While examining how valance from the auditory domain

differentially affects perceived valence in the visual domain,

and what is the interaction of time in this relationship, a

third variable was thought to be of particular interest in

this cross examination. This other variable is alexythimia.

Since the that I so highly correlated with emotions, it is

only logical to assume that it must at some part at least

mediate the relationship between the interaction of the

auditory and the visual domain. The hypotheses the

experimenter sets for this study can be grouped into

categories. Firstly, the level of valance of the musical piece

will significantly affect subsequent ratings of the

participants’ evaluations of the facial expressions.

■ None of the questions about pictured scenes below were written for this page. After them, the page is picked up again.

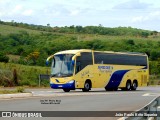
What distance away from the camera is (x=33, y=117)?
14.8 m

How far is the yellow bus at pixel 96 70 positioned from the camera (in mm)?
36438

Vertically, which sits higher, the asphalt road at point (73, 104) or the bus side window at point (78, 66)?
the bus side window at point (78, 66)

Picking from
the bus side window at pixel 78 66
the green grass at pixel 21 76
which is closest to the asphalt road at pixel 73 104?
the bus side window at pixel 78 66

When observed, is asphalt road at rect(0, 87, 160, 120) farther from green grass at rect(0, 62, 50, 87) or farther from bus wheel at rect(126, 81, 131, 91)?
green grass at rect(0, 62, 50, 87)

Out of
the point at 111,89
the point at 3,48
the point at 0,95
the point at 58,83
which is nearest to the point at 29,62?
the point at 3,48

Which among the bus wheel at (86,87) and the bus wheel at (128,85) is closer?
the bus wheel at (86,87)

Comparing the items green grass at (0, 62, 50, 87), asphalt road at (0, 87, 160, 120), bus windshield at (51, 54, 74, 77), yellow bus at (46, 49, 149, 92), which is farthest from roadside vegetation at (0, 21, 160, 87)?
asphalt road at (0, 87, 160, 120)

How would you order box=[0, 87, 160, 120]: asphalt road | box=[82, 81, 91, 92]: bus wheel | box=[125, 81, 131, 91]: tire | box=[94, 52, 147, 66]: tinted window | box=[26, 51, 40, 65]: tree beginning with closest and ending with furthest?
box=[0, 87, 160, 120]: asphalt road < box=[82, 81, 91, 92]: bus wheel < box=[94, 52, 147, 66]: tinted window < box=[125, 81, 131, 91]: tire < box=[26, 51, 40, 65]: tree

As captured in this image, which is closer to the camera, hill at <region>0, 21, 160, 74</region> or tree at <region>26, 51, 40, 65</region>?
tree at <region>26, 51, 40, 65</region>

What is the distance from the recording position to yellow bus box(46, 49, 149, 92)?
3644 centimetres

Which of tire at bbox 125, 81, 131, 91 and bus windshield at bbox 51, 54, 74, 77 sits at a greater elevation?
bus windshield at bbox 51, 54, 74, 77

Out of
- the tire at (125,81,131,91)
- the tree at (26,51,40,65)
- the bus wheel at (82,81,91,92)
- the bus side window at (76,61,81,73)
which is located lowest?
the tire at (125,81,131,91)

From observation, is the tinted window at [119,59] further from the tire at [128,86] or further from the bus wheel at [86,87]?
the bus wheel at [86,87]

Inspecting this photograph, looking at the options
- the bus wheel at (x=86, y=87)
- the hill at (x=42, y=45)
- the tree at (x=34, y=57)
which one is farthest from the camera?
the hill at (x=42, y=45)
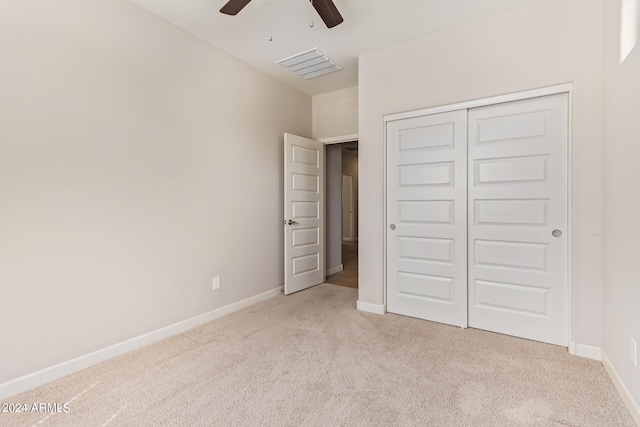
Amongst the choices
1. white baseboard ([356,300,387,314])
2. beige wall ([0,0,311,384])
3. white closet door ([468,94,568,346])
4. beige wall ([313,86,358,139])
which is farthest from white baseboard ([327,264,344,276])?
white closet door ([468,94,568,346])

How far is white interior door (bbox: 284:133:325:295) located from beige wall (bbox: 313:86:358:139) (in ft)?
1.00

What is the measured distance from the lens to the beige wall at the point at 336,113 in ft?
13.8

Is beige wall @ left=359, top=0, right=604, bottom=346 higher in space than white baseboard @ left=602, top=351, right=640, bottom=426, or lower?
higher

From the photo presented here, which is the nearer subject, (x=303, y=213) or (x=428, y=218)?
(x=428, y=218)

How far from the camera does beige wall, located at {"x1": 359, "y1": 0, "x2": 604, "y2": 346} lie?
2260mm

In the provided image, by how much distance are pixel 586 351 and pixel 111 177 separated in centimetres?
383

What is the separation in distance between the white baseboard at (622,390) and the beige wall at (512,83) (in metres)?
0.20

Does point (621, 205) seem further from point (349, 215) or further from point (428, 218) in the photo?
point (349, 215)

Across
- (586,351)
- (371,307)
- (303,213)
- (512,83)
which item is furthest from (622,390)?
(303,213)

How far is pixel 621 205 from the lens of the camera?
6.11ft

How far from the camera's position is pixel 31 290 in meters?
1.96

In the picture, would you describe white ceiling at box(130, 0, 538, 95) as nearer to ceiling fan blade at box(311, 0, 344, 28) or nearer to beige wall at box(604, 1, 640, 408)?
ceiling fan blade at box(311, 0, 344, 28)

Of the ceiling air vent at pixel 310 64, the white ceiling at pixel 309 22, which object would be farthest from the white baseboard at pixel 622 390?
the ceiling air vent at pixel 310 64

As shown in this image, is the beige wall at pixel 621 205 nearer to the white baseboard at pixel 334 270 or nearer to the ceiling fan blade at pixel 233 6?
the ceiling fan blade at pixel 233 6
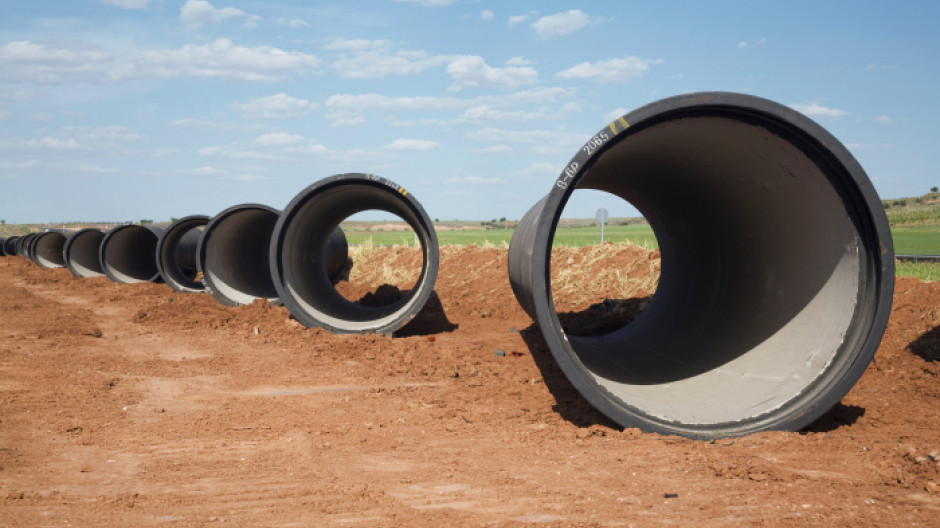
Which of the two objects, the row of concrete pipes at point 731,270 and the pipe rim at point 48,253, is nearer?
the row of concrete pipes at point 731,270

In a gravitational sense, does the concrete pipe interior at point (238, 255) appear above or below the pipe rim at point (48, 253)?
above

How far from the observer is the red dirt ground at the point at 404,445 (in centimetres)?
388

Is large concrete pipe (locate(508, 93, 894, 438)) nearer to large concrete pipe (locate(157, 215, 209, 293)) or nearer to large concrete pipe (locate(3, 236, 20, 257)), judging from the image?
large concrete pipe (locate(157, 215, 209, 293))

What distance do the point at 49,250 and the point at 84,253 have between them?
681cm

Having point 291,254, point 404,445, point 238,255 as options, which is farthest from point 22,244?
point 404,445

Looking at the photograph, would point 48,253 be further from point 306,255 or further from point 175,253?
point 306,255

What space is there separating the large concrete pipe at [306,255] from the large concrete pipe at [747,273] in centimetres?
367

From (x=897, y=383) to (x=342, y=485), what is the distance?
19.5ft

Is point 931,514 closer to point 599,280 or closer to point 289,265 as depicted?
point 289,265

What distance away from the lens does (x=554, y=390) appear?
7.15 meters

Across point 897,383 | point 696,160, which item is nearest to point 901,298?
point 897,383

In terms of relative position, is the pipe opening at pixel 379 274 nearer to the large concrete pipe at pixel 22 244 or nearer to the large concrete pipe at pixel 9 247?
the large concrete pipe at pixel 22 244

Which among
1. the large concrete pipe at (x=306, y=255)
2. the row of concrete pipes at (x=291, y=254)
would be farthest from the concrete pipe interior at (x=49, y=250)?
the large concrete pipe at (x=306, y=255)

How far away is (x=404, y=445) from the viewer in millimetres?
5320
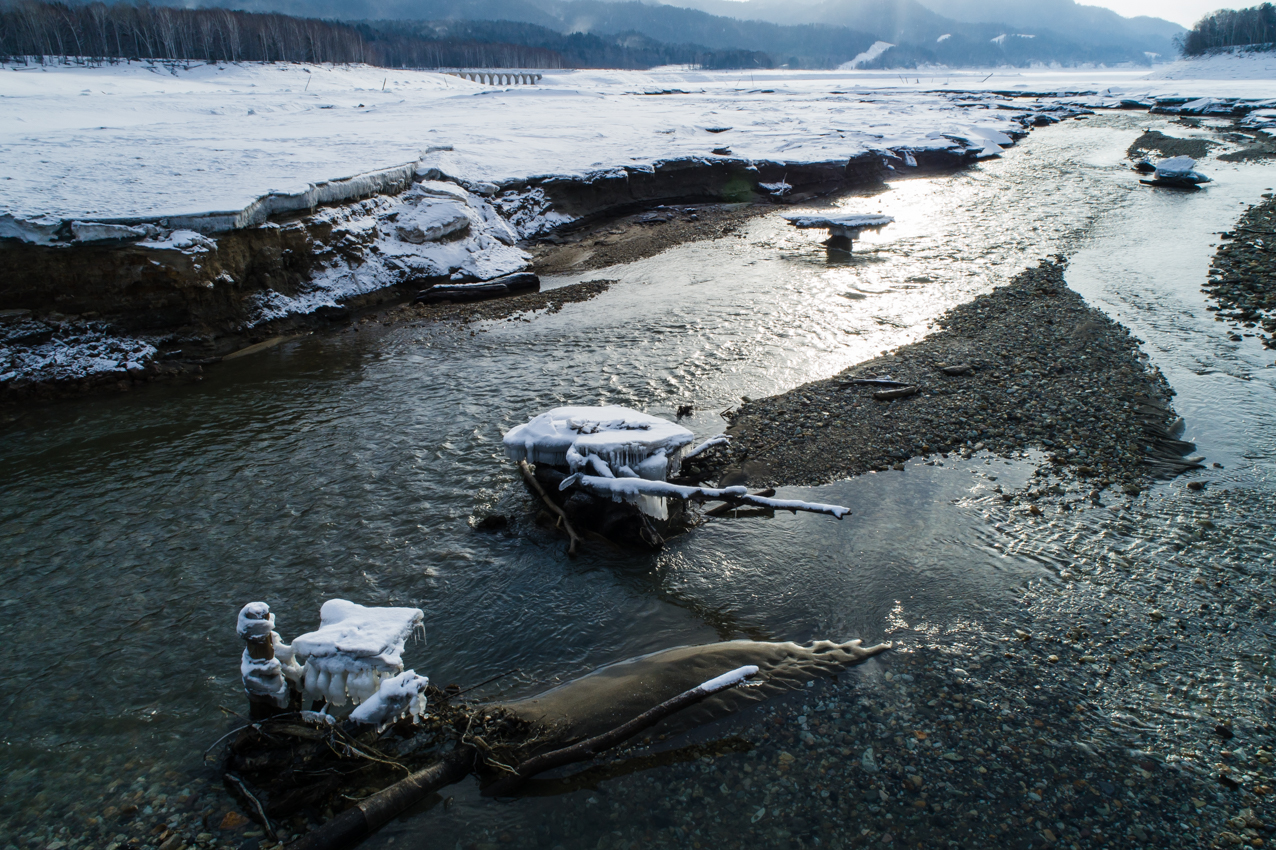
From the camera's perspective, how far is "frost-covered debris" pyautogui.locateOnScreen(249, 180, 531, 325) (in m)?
18.8

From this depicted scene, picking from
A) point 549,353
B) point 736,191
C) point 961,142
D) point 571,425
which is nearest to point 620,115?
point 736,191

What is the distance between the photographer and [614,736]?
6305 mm

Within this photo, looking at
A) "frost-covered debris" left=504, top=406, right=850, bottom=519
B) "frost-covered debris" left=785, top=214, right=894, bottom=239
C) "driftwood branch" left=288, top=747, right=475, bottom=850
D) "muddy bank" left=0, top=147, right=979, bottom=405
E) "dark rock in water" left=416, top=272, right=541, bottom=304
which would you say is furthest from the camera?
"frost-covered debris" left=785, top=214, right=894, bottom=239

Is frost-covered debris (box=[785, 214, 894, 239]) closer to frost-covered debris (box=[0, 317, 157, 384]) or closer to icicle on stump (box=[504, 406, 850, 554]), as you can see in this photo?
icicle on stump (box=[504, 406, 850, 554])

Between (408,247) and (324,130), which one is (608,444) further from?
(324,130)

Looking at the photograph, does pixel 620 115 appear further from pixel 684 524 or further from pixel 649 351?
pixel 684 524

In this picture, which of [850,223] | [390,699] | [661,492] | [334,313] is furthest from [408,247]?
[390,699]

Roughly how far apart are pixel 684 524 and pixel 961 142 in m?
42.1

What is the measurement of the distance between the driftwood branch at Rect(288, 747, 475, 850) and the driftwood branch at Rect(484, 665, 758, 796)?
0.37 metres

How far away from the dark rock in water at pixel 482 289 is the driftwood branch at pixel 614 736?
16.2 m

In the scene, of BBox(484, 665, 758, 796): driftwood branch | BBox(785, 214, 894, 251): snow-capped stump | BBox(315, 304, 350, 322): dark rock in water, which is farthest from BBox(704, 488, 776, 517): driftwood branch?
BBox(785, 214, 894, 251): snow-capped stump

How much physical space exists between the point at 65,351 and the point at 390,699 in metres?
13.8

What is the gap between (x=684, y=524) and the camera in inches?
392

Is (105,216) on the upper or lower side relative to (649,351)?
upper
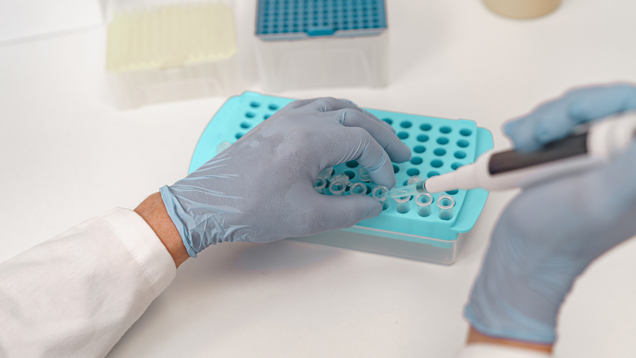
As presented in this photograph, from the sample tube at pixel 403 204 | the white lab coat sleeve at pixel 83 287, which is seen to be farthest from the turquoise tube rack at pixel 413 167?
the white lab coat sleeve at pixel 83 287

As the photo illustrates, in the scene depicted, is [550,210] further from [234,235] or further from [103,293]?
[103,293]

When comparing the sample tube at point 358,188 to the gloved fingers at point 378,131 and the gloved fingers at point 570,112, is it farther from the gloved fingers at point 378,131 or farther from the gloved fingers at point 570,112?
the gloved fingers at point 570,112

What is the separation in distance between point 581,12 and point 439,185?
3.39 feet

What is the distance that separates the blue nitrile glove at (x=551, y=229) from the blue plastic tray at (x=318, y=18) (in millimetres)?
748

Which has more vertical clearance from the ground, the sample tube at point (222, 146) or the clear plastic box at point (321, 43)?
the clear plastic box at point (321, 43)

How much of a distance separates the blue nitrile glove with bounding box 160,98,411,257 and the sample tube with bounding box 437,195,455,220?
11 cm

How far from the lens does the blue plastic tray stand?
133 centimetres

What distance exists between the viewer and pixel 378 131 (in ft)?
3.51

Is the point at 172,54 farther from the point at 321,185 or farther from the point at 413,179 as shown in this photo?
the point at 413,179

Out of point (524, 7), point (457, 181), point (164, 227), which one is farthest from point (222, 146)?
point (524, 7)

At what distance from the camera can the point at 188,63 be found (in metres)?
1.37

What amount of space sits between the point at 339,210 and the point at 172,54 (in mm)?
714

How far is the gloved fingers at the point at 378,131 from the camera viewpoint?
41.7 inches

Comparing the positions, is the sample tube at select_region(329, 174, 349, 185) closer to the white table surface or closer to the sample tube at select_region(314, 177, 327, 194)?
the sample tube at select_region(314, 177, 327, 194)
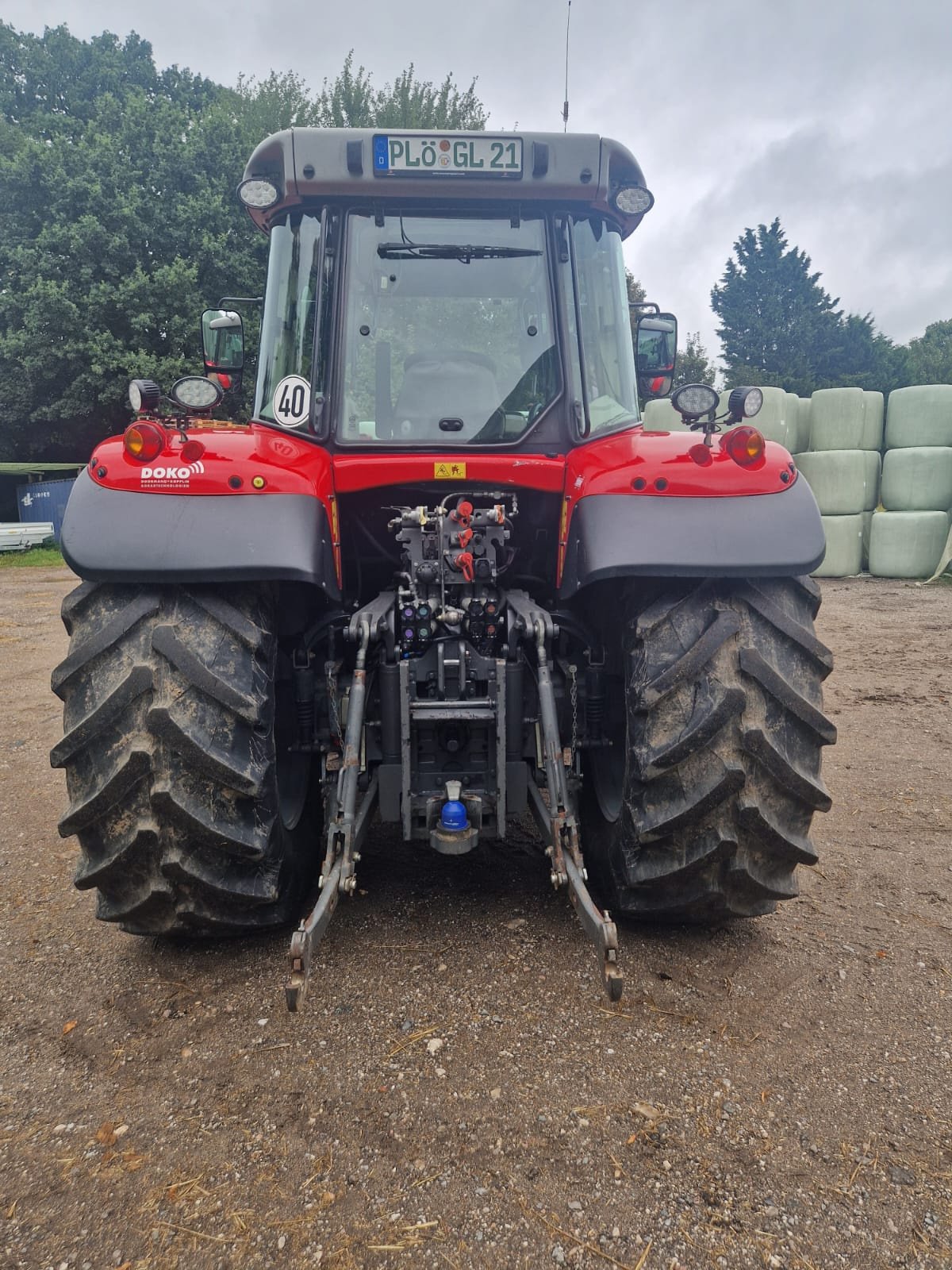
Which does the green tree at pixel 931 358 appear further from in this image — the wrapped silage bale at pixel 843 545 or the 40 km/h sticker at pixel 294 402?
the 40 km/h sticker at pixel 294 402

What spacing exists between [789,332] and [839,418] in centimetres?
3624

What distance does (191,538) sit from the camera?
7.84 feet

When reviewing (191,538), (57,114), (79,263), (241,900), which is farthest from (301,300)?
(57,114)

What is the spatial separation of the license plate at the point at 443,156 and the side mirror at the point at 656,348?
1018mm

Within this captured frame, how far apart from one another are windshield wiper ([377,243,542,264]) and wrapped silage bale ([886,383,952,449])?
11290 millimetres

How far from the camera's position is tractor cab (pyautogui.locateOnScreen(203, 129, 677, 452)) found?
2916mm

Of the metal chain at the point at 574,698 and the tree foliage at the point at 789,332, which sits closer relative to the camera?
the metal chain at the point at 574,698

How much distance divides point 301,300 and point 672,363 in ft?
5.36

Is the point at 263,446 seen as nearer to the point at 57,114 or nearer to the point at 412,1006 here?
the point at 412,1006

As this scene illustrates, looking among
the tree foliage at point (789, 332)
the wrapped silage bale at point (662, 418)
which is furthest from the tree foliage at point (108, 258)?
the tree foliage at point (789, 332)

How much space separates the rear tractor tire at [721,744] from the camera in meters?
2.42

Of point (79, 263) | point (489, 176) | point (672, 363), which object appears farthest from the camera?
point (79, 263)

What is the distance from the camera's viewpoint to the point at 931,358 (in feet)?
161

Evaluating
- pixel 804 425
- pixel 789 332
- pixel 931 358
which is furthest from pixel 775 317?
pixel 804 425
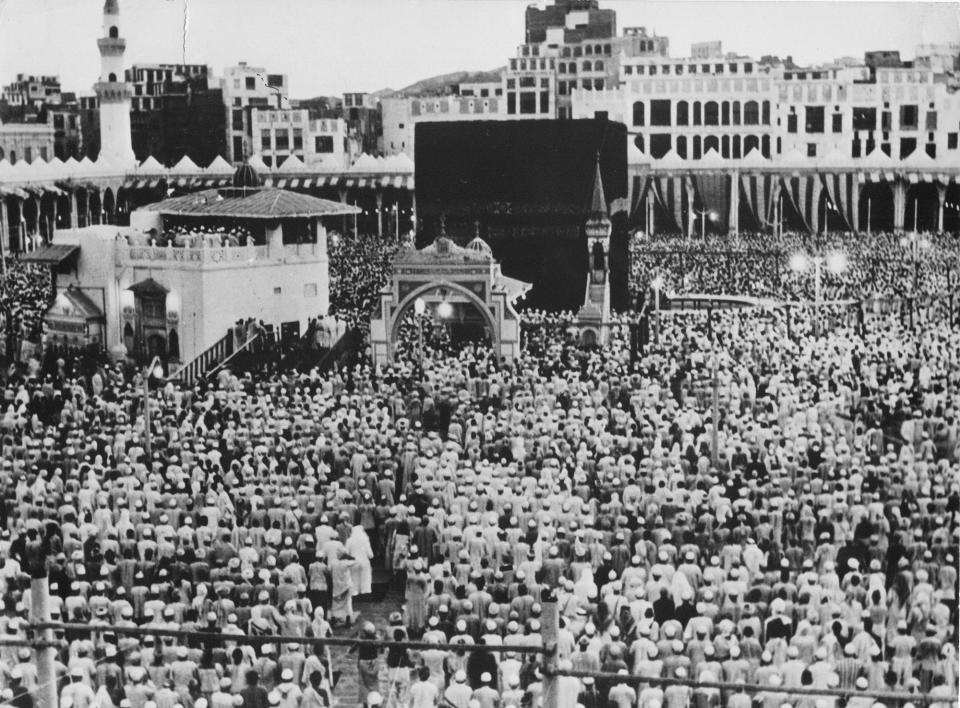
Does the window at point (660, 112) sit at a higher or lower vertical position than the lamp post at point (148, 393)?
higher

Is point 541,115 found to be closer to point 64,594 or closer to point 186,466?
point 186,466

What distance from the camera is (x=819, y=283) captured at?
23.0ft

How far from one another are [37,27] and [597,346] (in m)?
3.28

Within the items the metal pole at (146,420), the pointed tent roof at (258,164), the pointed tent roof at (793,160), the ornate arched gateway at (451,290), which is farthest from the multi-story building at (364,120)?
the pointed tent roof at (793,160)

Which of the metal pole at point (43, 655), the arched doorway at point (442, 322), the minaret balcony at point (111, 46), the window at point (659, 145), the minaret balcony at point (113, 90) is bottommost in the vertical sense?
the metal pole at point (43, 655)

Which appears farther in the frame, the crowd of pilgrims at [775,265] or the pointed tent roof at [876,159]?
the pointed tent roof at [876,159]

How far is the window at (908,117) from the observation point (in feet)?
22.7

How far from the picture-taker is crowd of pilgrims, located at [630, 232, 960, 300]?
22.5 feet

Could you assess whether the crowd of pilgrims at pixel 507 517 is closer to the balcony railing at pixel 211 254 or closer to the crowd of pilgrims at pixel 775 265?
the crowd of pilgrims at pixel 775 265

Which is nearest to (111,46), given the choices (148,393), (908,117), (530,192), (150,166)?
(150,166)

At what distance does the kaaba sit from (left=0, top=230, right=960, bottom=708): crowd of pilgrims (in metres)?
0.28

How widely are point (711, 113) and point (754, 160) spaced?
36cm

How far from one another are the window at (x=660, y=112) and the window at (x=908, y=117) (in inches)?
46.3

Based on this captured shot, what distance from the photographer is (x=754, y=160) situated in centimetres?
725
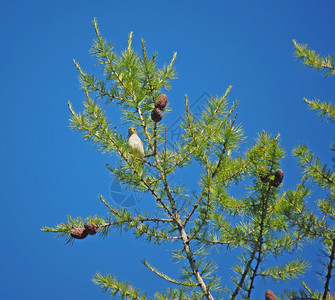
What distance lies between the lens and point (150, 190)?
2215 mm

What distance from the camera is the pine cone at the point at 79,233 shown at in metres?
2.07

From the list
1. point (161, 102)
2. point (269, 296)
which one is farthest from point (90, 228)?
point (269, 296)

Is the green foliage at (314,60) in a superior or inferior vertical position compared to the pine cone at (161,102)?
superior

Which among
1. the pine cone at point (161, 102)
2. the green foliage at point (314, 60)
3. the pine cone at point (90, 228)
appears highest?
the green foliage at point (314, 60)

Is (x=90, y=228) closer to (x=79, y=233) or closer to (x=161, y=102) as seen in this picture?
(x=79, y=233)

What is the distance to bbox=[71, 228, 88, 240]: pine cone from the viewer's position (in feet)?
6.81

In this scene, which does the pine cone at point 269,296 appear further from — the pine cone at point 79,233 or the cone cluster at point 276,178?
the pine cone at point 79,233

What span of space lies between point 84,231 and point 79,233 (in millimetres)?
31

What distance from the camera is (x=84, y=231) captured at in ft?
6.87

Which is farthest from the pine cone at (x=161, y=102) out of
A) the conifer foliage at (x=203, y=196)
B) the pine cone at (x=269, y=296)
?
the pine cone at (x=269, y=296)

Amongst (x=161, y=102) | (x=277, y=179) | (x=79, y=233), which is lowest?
(x=79, y=233)

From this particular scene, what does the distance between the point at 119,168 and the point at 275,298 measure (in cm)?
118

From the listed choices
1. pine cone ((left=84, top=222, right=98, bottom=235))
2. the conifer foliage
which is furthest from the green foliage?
pine cone ((left=84, top=222, right=98, bottom=235))

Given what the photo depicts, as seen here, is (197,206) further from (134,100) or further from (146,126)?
(134,100)
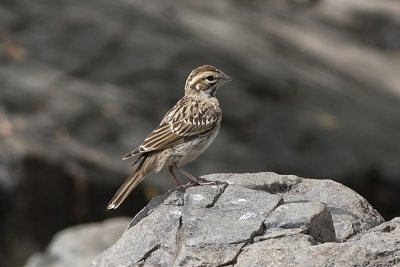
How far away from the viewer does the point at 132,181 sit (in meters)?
9.84

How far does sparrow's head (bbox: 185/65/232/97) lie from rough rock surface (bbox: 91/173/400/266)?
49.5 inches

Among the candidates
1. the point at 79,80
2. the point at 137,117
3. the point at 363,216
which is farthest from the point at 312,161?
the point at 363,216

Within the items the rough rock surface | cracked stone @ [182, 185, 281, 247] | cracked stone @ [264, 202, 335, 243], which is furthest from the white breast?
cracked stone @ [264, 202, 335, 243]

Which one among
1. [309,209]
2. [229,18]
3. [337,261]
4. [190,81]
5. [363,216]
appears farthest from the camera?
[229,18]

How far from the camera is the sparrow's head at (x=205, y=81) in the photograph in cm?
1098

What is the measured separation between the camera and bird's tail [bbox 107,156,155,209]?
9.70 m

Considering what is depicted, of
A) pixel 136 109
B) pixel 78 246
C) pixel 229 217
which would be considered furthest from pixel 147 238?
pixel 136 109

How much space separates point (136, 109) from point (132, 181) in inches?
272

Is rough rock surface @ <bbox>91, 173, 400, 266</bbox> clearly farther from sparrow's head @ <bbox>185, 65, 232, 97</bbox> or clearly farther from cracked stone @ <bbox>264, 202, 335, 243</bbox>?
sparrow's head @ <bbox>185, 65, 232, 97</bbox>

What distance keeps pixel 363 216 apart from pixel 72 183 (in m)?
7.23

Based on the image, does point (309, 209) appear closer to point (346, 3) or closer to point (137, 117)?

It is

expected that this effect of congruency will be very strong,

but the effect of this musical priming will be observed the

most in the neutral emotional valence condition, where the

participants are expected to be more likely to evaluate the

ambiguous face depending on the valance level of the musical

excerpt he/she is given. The second hypothesis made is that

this congruency effect will become stronger in the later

stages of presentation. Simply put, it is assumed that with

time, the effects of positive valance will be aggregated for

the high valance facial expression condition, in the same way

negative valance effects will be aggregated for the low

valance condition. Finally, the trait of alexithymia, as

observed in non-clinical populations, is hypothesized to

significantly affect the interaction between valance from the

auditory domain and ratings of the facial expressions, so that

participans scoring high in alexithymia facets will be less

affected from the valance of the musical piece, and

participants that show low alexithymia traits will be affected

by music in a greater extent.

Method

Design

The experiment had a 2 x 3 x 2 within-participants design with

type of musical valence (positive vs. negative), type of

emotion of facial expression (happy vs. sad vs. neutral), and

the time stage (early stage: from 0 to 2.5 minute vs. late

stage: from 2.5 to 5 minutes) as factors. The dependent

variables (DV) was the participants’ ratings on the valance of

the emotion of the facial expression on a scale from

1=extremely happy to 7=extremely sad. Furthermore,

participants’ scores on a self-reported alexithymia scale

(TAS-20) was used as a between subjects factor.

Subjects

A total of forty university students (27.5 males, 72.5

females) aged between 19 to 34 (Mean age: 21.83, SD= 3.57)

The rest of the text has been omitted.